Adaylar 2024 lise mezuniyet sınavında edebiyat sınavına hazırlanıyor - A 3nh: DUYEN PHAN
Lise bitirme sınavı ve üniversite ve kolej giriş sınavları, o dönemde ağır bir durgunluk yaşayan genel eğitim sisteminde değişimi teşvik etmek için bir "atılım" olarak değerlendirildi.
Özellikle 2015 yılından bu yana edebiyat sınavı, "çift amaçlı" sınav (mezuniyet sınavı, üniversite ve kolej giriş sınavı) niteliğini karşılayacak şekilde belirgin değişikliklere uğradı.
Okuma anlama bölümü ders kitabının dışında materyaller kullandığından, adayların tahmin etmesi zordur. Sınavda başarılı olmanın yolu ezberlemek değil, gerçek becerilerde ustalaşmaktır.
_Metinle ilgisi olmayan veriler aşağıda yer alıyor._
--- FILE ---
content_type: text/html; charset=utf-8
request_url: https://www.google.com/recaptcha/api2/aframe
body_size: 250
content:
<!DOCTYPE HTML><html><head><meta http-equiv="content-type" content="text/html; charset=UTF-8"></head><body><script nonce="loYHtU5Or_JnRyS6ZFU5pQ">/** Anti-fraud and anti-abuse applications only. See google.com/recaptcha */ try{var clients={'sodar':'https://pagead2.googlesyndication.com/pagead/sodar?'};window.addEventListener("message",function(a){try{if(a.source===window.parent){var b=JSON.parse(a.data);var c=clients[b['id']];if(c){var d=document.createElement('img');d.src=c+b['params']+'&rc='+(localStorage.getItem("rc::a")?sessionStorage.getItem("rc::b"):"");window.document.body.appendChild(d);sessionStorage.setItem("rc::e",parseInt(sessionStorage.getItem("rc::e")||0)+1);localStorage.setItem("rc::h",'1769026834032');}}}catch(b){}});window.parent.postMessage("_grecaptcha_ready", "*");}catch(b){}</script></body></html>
Bu aynı zamanda öğretim biçimini de önemli ölçüde değiştirir, hatta öğrencilerin mevcut "kitap okuma tembelliği" durumunu kısmen değiştirir.
Okuma anlama becerisinin eklenmesi ve farklı seviyelerde soru sorma biçiminin değiştirilmesinin yanı sıra, "iki sınavın birleştirilmesi" veya mevcut çok amaçlı mezuniyet sınavı sonrasında edebiyat sınavında da sosyal argümantasyon sorularından ekstra puanlar bulunmaktadır.
Deneme, adaylar ve ona yaklaşanlar için daha çekici hale geliyor çünkü güncel olaylar da dahil olmak üzere bolca "canlılık" içeriyor. Adayların düşünmesi ve ifade etmesi için birçok konu ve değer ortaya konuyor. Sınavdan elde edilen olumlu değişiklikler, öğretim ve öğrenme literatüründeki değişiklikleri de etkiliyor.
Ancak edebiyat sınavının eksileri -son on yıldır görülen- artılarından hâlâ daha fazla. Yetkililer her yıl sızdırılan makale söylentileriyle uğraşmak zorunda kalıyor.
Sorular açıklanmasa da adaylar sınavdaki eserleri tahmin edebilirler. Çünkü sınav komitesi, edebi tartışma bölümünde ders kitabı dışındaki materyalleri kullanmak için "sınırı aşmaya" cesaret edemez. Programda bir düzineden fazla eser var ve bunları tekrar tekrar incelemek tahmin etmeyi kolaylaştıracaktır.
Sınırlı dil kullanımı dışında, sınav sorularının soruluş şekli yıllar içinde pek değişmedi ve temelde güvenlik ve aşinalık sağlandı. Bu durum, okulların yaratıcı öğretim yöntemlerini tercih etmemesine neden oluyor.
Birçok öğretmenin değindiği bir diğer nokta ise "öğrencilerin gerçeği söyleme hakkı"dır.
Uzun yıllardır, sınavın okuduğunu anlama ve sosyal tartışma bölümlerinde açık uçlu sorular sorulup, cevapları "kapalı" olarak veriliyor. Sınav görevlilerinin görüşleri tutarlı olmasa da sınav sonuçlarını etkiliyor.
Bakanlığın notlandırma yönergeleri var, kurullar notlandırma yönergesini her zaman dikkatlice görüşmek zorunda, ancak bu yönerge genellikle tek taraflı oluyor. Adayların belgelerindeki karşıt görüşlerin kabul edilebileceğini kimse garanti etmeye cesaret edemiyor.
Hanoi'deki bir öğretmen, bu yılki sınavda "bireyselliğe saygı" sorusu sorulduğunu, ancak cevabın öğrencilerin "bireyselliğine saygı" konusunda zor olacağından endişe duyduğunu söyledi. Soruda "düşüncelerinizi/duygularınızı" belirtmeniz istendi, ancak cevap "öğretmenlerin düşünceleri/duyguları" oldu.
"Sadece hayal kurabiliriz," diye yazmıştı bir edebiyat öğretmeni. Peki okullar değişmediğinde neden sadece hayal kurabiliyoruz? Gerçekten yenilikçi ve yaratıcı ulusal sınavların ilk gerekli koşulu, öğretmenlerin ve öğrencilerin öğretim ve öğrenme sürecinde değişime ayak uydurmaları için bir yol haritasıdır.
Birçok kişi, gelecek yıl sınavların yeni müfredata uygun hale gelmesiyle birlikte, kompozisyon sorularının bazı yenilikler içerebileceğine inanıyor. Ancak okullardaki gerçek inovasyon yolculuğunun hâlâ "yeni şişelerde eski şarap" olup olmadığı kesin değil.